> _What is required_
Copy the migraine passage word for word, starting at the words "A recent Dutch" and stopping after "up and susceptibility.".

When considering health problems worldwide, migraine headaches may not account for huge death tolls, but their impact is nevertheless very severe. In 2004, the World Health Organization (WHO) who reported on the effects and causes of migraines, described migraines and other headache disorders as a global public health calamity.
Contrary to many people’s views, migraine headaches are actually more than just unpleasant, they can be physically debilitating. The WHO also recognised in this report that migraine headache was in the top 20 conditions that were considered significantly likely to cause loss of healthy life to disability.
With recent advances in genetic medicine, there is renewed genetic research activity into the causes and effects of migraine headaches.
Historically, doctors have known that a child who’s parents both suffer from migraine is much more likely to suffer themselves.
In fact, a recent study undertaken in Denmark using sets of twins indicated that common migraine ie migraine without aura is over sixty percent genetic. It was also discovered in the same study that the causes of migraines are a multi-genomic condition, meaning that several different genes or their combinations are required for it to be inherited.
A recent Dutch study confirmed that familial hemiplegic migraine follows a simple inheritance pattern in nearly seventy five percent of cases. Bizarrely, the common migraine, despite its name was found to be much more complex in make up and susceptibility.
The Genomics Research Centre at Griffith University in Australia, has reported great progress in locating genetic loci for migraines. There have also been several multi-generational studies taken where families have been tested through a number of generations. These studies have helped researchers to identify genetic regions which are likely to increase migraine susceptibility. There is hope among researchers that eventually a genetic treatment will be found for migraines. That will be a life altering breakthrough for the millions of chronic migraine sufferers worldwide.

> _Listed entries_
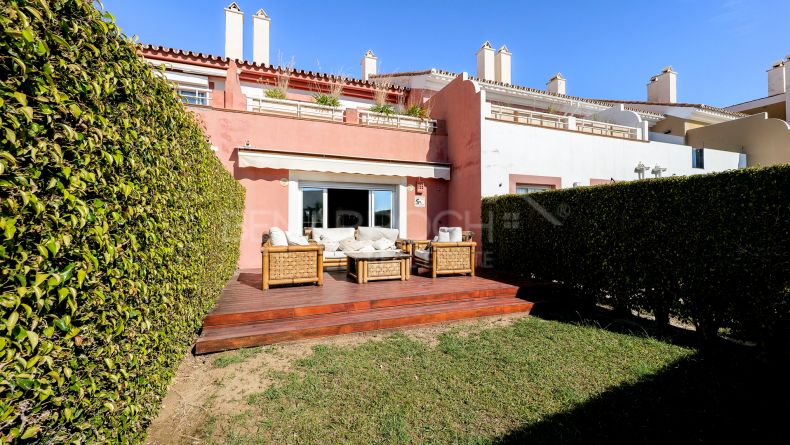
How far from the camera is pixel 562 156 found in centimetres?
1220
* * *
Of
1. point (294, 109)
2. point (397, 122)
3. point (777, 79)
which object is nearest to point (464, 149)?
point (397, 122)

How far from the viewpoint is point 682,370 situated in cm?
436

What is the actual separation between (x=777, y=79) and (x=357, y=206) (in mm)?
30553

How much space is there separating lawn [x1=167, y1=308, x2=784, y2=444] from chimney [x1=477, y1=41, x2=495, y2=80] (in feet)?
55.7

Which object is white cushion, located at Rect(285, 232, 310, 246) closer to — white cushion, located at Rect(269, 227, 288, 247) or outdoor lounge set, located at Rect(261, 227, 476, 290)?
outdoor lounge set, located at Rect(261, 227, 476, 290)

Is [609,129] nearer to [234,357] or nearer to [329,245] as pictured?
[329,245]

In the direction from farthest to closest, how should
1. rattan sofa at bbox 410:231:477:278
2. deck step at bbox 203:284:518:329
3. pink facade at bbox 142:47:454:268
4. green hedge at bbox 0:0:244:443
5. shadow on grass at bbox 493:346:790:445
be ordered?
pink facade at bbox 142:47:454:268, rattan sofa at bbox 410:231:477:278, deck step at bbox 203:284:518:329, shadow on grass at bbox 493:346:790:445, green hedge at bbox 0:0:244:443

> _Response to the exercise_
A recent Dutch study confirmed that familial hemiplegic migraine follows a simple inheritance pattern in nearly seventy five percent of cases. Bizarrely, the common migraine, despite its name was found to be much more complex in make up and susceptibility.